Duke Energy is a large, predominantly regulated U.S. energy utility serving ~8.6 million electric customers and >1.7 million gas customers through two reportable segments (Electric Utilities & Infrastructure and Gas Utilities & Infrastructure). Its generation mix is dominated by natural gas and nuclear, with significant purchased power and ongoing obligations for coal-ash remediation and nuclear decommissioning; operations and returns are driven by state and federal ratemaking, riders and fuel/purchased-power trackers. Management is pursuing an aggressive multi‑decade capital program (roughly $190–$200 billion over the next decade and $14.8–$16.6 billion annually in 2025–2027) while maintaining a long track record of dividend payments (98 consecutive years). Regulatory approvals (authorized ROEs ~9.5–10.3%), storm recovery/securitization outcomes, and weather/peak demand materially influence near‑term earnings and cash flow.
Given Duke’s regulated business model, executive pay is likely anchored to regulated financial and operational metrics rather than purely growth metrics: adjusted EPS, authorized ROE outcomes, operating cash flow, and successful rate-case/rider recoveries are primary financial performance drivers. Short- and long‑term incentive plans commonly include performance share units and cash bonuses tied to adjusted EPS, ROE, TSR and project delivery milestones (e.g., capital project on‑time/on‑budget, reliability and safety KPIs such as TICR), plus metrics for environmental compliance and reliability that affect prudence determinations. The company’s stated dividend policy and a target payout ratio (60–70% of adjusted EPS) make dividend sustainability and cash management important compensation considerations; regulatory scrutiny and the need for prudence determinations also favor conservative pay design, clawbacks and multi‑year vesting. Large, multi‑year capital programs and securitizations mean compensation may factor in milestone-based vesting tied to regulatory approvals, successful cost recovery, and capital‑execution efficiency.

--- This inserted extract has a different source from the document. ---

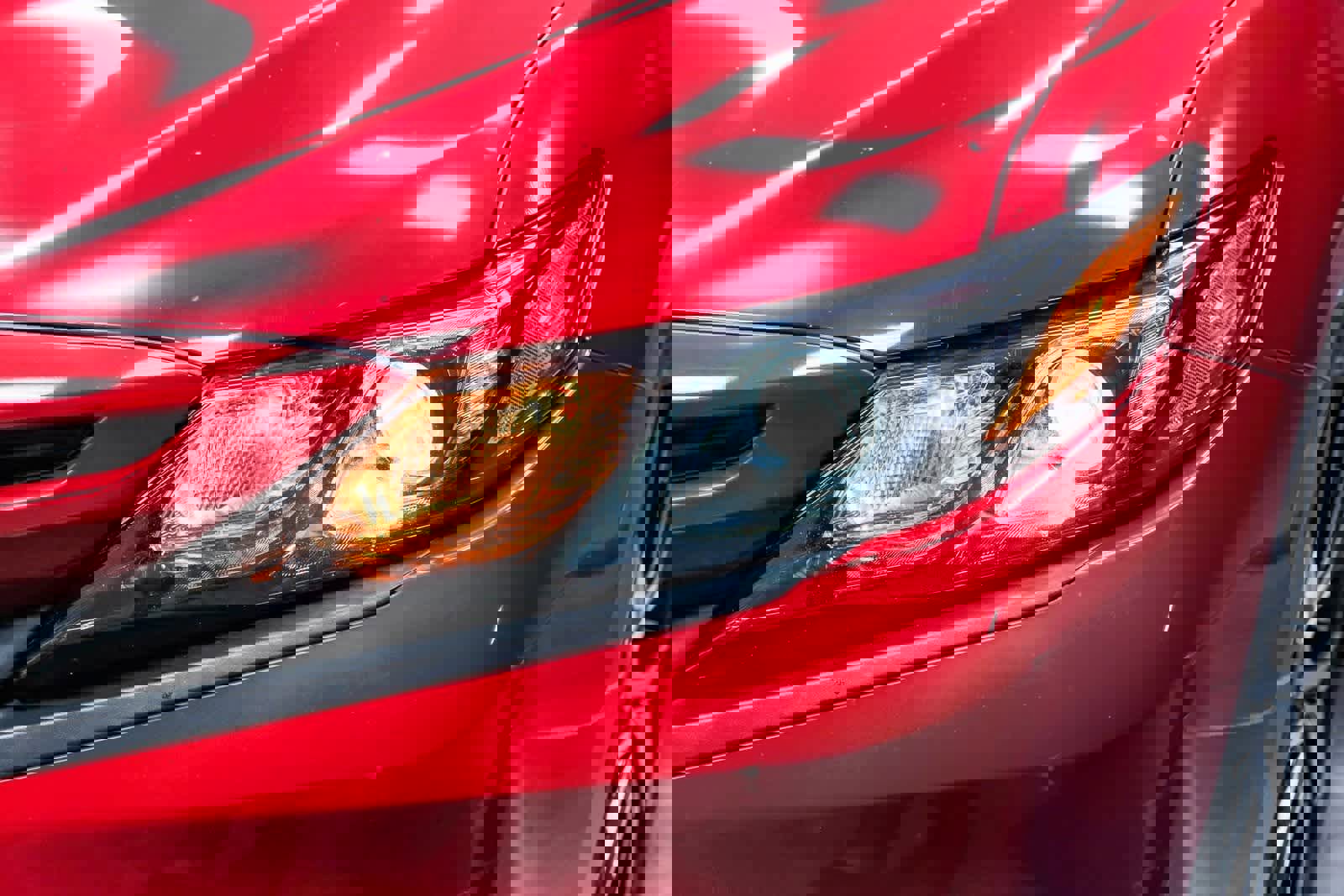 Used 2022 Toyota Camry SE image 11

Insider trading at Duke will be heavily influenced by regulatory and event-driven information: material nonpublic items include rate-case outcomes, FERC/CFIUS/NRC approvals (e.g., the Florida minority investment), storm recovery and securitization decisions, and major dispositions (Piedmont sale), all of which can move the stock. Standard controls — pre‑clearance policies, Form 4/Section 16 reporting, blackout windows around earnings, and 10b5‑1 trading plans — are especially important given frequent regulatory filings and long lead times on capital projects; insiders typically trade in planned windows or under 10b5‑1 plans rather than opportunistically. Expect clustered disclosures of insider selling shortly after public approvals, earnings releases or completed transactions, and restrained trading during active rate cases, storm restoration periods, or other material regulatory negotiations. Regulatory scrutiny and the utility’s reliance on prudence determinations increase legal and reputational risk for trades based on nonpublic information, so monitoring timing relative to regulatory events is critical.